Preprocessing of Data

Data integration was conducted using the Extract–Transform–Load (ETL) processes. Raw data were collected from the mentioned sources, standardized into a uniform format, and combined into a single dataset. The integrated dataset contained missing values and outliers, which could have compromised the accuracy and validity of the analysis. To address these issues, systematic preprocessing steps were applied. Outlier detection was performed on rainfall and river flow measurements, with negative values replaced using mean imputation. Missing water quality data for November 2020 were addressed through seasonal imputation, using periodic fluctuations observed in 2016–2019. These preprocessing procedures ensured the integrity and reliability of the dataset for subsequent analysis.

3. Bayesian Network (BN)

To quantify the influence of climatic and hydrological drivers on water quality parameters, the model employed conditional probability distributions (CPDs) between variables. In this framework, nodes correspond to variables and edges represent direct causal influences [25,26,27,29]. The variables, represented as $\mathrm{X}=\{$X1,X2,…,Xn}, are structured into a direct acyclic graph (DAG) that explicitly captures their conditional dependencies. This distribution can be expressed as:

$$\mathrm{P}(\mathrm{X}1,\mathrm{X}2,\dots ,\mathrm{Xn})={\prod }_{i=1}^{n}P(\mathrm{X}\mathrm{i}|\mathrm{P}\mathrm{a}(\mathrm{X}\mathrm{i}))$$

(1)

where $\mathrm{P}\mathrm{a}\left(\mathrm{X}\mathrm{i}\right)$ represent the set of parent nodes of Xi in the DAG. Each variable (Xi) is assigned to a hydrological, climatic, or water quality parameter in the study. Parent–child relationships were defined according to hydrological and ecological processes, which are defined and visualized in Section 3.2.

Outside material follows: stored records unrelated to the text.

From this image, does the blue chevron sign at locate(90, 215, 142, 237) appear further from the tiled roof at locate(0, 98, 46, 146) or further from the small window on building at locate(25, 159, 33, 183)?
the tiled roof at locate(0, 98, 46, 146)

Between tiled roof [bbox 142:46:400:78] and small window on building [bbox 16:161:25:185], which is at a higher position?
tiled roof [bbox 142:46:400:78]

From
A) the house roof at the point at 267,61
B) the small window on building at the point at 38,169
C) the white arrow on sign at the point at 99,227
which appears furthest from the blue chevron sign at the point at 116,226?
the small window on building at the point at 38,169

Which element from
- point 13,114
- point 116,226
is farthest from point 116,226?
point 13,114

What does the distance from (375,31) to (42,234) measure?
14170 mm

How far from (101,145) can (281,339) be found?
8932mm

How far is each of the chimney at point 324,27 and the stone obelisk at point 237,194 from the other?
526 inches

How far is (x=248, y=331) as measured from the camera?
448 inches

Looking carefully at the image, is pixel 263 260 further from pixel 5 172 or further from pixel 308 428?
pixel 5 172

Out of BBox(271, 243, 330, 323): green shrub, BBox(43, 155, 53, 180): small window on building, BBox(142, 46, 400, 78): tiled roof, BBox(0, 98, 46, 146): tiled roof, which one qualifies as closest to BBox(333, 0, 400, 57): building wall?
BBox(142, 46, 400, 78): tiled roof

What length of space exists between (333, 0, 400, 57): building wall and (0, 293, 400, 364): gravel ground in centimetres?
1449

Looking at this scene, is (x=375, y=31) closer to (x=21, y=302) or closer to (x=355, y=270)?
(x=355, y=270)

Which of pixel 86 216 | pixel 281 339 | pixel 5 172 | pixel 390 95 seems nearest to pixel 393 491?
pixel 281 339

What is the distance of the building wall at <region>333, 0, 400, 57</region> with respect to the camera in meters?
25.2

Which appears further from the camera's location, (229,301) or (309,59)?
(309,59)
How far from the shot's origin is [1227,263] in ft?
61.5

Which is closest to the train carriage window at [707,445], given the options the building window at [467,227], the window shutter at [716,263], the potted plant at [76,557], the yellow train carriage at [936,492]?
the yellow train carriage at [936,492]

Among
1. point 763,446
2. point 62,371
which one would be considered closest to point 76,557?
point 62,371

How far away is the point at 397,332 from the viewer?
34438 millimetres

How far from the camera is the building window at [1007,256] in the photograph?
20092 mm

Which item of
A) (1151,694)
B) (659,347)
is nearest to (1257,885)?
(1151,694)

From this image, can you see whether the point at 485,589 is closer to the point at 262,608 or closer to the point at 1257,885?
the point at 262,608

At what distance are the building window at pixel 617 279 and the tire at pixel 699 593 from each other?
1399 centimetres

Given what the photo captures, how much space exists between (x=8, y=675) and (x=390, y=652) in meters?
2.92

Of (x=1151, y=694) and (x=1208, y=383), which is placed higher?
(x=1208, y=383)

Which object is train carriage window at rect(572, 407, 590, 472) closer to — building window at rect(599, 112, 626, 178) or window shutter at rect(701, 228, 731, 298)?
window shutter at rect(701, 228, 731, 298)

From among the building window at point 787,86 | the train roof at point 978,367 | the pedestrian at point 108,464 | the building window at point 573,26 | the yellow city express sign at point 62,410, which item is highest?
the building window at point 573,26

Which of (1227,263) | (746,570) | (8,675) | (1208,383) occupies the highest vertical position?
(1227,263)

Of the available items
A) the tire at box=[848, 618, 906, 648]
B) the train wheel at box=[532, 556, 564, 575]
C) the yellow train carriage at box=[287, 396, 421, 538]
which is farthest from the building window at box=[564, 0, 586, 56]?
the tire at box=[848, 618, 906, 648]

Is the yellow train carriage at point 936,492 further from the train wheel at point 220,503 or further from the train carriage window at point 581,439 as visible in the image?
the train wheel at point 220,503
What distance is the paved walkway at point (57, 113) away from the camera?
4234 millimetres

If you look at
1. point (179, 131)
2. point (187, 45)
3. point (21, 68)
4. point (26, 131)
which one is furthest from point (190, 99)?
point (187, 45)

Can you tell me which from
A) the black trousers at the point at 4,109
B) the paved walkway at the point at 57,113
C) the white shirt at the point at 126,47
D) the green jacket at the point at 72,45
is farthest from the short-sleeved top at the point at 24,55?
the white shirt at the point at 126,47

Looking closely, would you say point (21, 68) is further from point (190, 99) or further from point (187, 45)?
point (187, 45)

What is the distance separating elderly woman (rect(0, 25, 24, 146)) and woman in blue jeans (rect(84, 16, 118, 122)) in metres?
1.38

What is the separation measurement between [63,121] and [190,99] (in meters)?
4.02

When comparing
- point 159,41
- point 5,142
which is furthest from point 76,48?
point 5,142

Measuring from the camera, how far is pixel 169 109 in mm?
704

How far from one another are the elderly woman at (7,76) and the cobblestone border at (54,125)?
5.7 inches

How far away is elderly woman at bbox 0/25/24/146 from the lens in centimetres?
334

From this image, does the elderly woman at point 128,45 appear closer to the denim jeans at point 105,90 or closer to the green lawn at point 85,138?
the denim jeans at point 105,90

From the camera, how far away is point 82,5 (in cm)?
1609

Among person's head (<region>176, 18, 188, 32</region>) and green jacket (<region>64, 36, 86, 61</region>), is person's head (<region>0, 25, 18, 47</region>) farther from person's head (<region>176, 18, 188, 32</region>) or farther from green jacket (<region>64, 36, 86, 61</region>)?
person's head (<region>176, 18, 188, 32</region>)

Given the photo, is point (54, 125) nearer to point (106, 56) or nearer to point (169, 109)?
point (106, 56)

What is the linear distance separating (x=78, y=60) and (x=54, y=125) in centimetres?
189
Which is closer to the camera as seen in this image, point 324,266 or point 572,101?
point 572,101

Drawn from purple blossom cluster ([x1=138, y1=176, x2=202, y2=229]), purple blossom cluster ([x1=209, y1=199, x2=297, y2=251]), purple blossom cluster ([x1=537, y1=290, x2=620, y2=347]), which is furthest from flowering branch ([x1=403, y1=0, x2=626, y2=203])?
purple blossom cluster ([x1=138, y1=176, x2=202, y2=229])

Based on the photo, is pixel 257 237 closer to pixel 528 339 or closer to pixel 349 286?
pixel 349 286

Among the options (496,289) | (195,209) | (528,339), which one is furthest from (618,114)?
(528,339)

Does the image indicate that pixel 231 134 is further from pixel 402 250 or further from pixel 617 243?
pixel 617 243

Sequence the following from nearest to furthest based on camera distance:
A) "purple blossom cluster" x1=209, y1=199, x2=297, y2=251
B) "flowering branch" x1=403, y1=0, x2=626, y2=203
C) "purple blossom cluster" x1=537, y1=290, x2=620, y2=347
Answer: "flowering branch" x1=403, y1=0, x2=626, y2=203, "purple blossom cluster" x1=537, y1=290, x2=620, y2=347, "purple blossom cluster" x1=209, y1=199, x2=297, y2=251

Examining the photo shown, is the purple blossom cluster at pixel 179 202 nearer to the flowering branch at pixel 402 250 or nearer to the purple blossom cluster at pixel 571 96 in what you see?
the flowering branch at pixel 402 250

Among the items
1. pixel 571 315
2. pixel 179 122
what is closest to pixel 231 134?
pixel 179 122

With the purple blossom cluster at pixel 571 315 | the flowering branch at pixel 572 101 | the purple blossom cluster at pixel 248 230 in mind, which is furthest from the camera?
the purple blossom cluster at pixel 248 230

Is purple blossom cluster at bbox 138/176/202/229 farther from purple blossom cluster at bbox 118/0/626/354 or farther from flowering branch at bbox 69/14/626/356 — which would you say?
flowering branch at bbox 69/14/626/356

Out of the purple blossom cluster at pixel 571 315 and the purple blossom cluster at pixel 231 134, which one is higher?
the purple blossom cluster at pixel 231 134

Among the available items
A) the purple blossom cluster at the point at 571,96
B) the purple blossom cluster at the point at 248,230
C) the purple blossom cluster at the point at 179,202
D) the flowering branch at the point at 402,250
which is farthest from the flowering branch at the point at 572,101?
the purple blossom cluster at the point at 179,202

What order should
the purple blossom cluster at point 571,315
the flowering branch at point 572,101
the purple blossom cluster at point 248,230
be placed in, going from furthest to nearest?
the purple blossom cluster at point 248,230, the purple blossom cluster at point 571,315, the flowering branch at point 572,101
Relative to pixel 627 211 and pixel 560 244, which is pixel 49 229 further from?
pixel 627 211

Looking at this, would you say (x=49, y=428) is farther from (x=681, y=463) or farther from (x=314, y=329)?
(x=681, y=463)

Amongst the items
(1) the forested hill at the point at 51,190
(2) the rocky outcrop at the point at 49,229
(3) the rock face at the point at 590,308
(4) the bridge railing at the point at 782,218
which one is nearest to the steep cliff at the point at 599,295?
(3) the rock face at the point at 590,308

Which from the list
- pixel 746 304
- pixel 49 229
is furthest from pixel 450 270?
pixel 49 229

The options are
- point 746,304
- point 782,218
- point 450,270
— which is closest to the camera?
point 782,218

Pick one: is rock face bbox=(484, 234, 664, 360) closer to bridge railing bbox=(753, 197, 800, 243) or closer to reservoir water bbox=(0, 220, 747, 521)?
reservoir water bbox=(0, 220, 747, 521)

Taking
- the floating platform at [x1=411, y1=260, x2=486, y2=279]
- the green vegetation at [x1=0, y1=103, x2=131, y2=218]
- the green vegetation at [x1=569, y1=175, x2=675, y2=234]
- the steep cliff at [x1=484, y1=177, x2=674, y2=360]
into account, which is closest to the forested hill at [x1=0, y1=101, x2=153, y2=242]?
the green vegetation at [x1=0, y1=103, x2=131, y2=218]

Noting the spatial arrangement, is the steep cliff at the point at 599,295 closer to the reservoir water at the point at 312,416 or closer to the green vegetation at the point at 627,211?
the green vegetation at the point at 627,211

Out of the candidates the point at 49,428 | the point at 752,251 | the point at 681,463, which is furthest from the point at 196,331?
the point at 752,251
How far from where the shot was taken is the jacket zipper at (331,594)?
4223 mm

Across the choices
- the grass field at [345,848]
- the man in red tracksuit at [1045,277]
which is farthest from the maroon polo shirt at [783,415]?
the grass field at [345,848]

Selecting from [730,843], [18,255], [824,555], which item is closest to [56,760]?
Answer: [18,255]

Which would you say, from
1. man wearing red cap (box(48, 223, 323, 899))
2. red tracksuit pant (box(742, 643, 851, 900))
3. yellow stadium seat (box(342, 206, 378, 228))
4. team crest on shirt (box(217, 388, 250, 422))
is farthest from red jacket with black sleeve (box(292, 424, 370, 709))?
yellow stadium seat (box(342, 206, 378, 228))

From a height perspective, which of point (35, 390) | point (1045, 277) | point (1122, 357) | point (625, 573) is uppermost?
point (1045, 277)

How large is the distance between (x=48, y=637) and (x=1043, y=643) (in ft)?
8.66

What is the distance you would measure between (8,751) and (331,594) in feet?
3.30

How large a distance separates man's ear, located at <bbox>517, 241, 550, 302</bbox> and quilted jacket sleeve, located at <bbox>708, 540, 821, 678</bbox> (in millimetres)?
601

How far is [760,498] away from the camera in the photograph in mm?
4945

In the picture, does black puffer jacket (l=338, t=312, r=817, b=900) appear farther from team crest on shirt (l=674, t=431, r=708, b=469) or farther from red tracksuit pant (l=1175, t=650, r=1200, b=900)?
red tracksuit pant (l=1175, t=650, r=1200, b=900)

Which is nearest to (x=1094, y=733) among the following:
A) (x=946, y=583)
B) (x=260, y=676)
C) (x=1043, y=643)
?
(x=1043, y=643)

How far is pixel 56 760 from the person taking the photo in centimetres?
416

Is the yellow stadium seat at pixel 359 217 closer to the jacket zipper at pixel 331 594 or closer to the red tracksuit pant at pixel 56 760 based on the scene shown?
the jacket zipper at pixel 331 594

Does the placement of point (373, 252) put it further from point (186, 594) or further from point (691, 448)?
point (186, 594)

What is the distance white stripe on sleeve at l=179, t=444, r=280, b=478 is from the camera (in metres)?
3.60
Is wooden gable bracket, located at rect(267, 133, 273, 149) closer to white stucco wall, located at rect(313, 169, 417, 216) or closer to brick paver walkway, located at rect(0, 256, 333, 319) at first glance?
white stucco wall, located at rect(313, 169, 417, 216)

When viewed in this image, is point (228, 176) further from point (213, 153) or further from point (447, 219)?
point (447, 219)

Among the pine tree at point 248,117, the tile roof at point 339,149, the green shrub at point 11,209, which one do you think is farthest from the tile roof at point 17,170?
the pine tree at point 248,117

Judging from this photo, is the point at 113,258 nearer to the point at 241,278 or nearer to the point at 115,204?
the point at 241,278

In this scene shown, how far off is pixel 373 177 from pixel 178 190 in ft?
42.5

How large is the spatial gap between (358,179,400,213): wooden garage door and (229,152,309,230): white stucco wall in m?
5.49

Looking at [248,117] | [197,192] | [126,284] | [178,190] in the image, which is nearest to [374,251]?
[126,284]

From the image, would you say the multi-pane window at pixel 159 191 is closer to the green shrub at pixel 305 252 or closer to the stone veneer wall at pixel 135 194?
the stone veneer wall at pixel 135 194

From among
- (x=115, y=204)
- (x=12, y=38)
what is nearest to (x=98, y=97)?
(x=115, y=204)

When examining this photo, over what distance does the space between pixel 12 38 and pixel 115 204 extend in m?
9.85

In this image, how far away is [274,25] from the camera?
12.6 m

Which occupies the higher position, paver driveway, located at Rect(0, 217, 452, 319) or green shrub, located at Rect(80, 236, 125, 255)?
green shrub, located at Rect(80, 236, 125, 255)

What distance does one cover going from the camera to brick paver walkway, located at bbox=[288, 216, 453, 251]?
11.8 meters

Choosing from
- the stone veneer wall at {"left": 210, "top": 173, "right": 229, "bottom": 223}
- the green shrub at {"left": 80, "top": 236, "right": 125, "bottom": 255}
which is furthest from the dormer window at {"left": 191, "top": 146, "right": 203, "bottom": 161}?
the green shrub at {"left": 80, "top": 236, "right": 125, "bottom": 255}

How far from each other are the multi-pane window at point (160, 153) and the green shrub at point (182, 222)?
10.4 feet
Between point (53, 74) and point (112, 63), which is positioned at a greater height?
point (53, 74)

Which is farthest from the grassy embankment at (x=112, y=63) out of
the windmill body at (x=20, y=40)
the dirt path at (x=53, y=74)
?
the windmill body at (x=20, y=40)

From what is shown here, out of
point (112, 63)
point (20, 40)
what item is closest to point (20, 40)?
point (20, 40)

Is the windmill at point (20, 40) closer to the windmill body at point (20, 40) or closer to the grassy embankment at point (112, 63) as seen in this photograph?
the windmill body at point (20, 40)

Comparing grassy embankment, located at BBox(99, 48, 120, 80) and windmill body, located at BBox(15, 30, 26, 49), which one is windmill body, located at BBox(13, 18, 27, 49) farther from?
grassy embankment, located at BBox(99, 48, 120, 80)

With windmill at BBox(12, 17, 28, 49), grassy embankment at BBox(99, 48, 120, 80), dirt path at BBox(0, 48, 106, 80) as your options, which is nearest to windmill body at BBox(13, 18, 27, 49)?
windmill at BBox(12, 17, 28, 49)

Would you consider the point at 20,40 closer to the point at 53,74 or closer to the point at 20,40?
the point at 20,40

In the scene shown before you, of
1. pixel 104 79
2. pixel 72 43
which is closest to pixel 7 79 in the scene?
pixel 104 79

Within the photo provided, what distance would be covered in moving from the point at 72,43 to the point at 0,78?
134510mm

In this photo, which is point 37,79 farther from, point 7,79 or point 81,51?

The Bayesian Network was implemented in Python 3.11. using the pgmpy library, which was used for the estimation of conditional probability distributions (CPDs) directly from the observed dataset [43].

3.1. Data Preparation and Discretization

Water quality and hydrological parameters were collected from representative monitoring stations between 2016 and 2023. Rainfall and river flow data were obtained from the Ministry of Land, Infrastructure, Transport, and Tourism (MLIT), air temperature data from the Japan Meteorological Agency (JMA), and water quality parameters, including turbidity, electrical conductivity, pH, dissolved oxygen, ammonia, and organic pollution, were provided by the City of Nagoya Water and Sewerage Bureau.

The key variables and their corresponding parameters, units, sources, and measurement frequencies are summarized in Table 2:

Table 2. Variables used in Bayesian network modeling.

Variable	Parameter	Unit	Source	Frequency
X1	Rainfall	mm/hour	MLIT	Hourly
X2	River Flow	m	MLIT	Hourly
X3	Air Temperature	°C	JMA	Hourly
X4	Water Temperature	°C	City of Nagoya Water and Sewerage Bureau	Hourly
X5	Dissolved Oxygen (DO)	mg/L	City of Nagoya Water and Sewerage Bureau	Hourly
X6	pH	–	City of Nagoya Water and Sewerage Bureau	Hourly
X7	Electrical Conductivity (EC)	µS/cm	City of Nagoya Water and Sewerage Bureau	Hourly
X8	Turbidity	NTU	City of Nagoya Water and Sewerage Bureau	Hourly
X9	Ammonia (NH3–N)	mg/L	City of Nagoya Water and Sewerage Bureau	Hourly
X10	Organic Pollution	mg/L	City of Nagoya Water and Sewerage Bureau	Hourly

To model continuous variables with a discrete BN, all parameters were discretized based on environmental thresholds or government standards.

3.1.1. Hydrological and Climatic Data

Rainfall (mm/hour)

The bin thresholds for rainfall are based on the Japan Meteorological Agency’s “Forecast Terminology” in Table 3.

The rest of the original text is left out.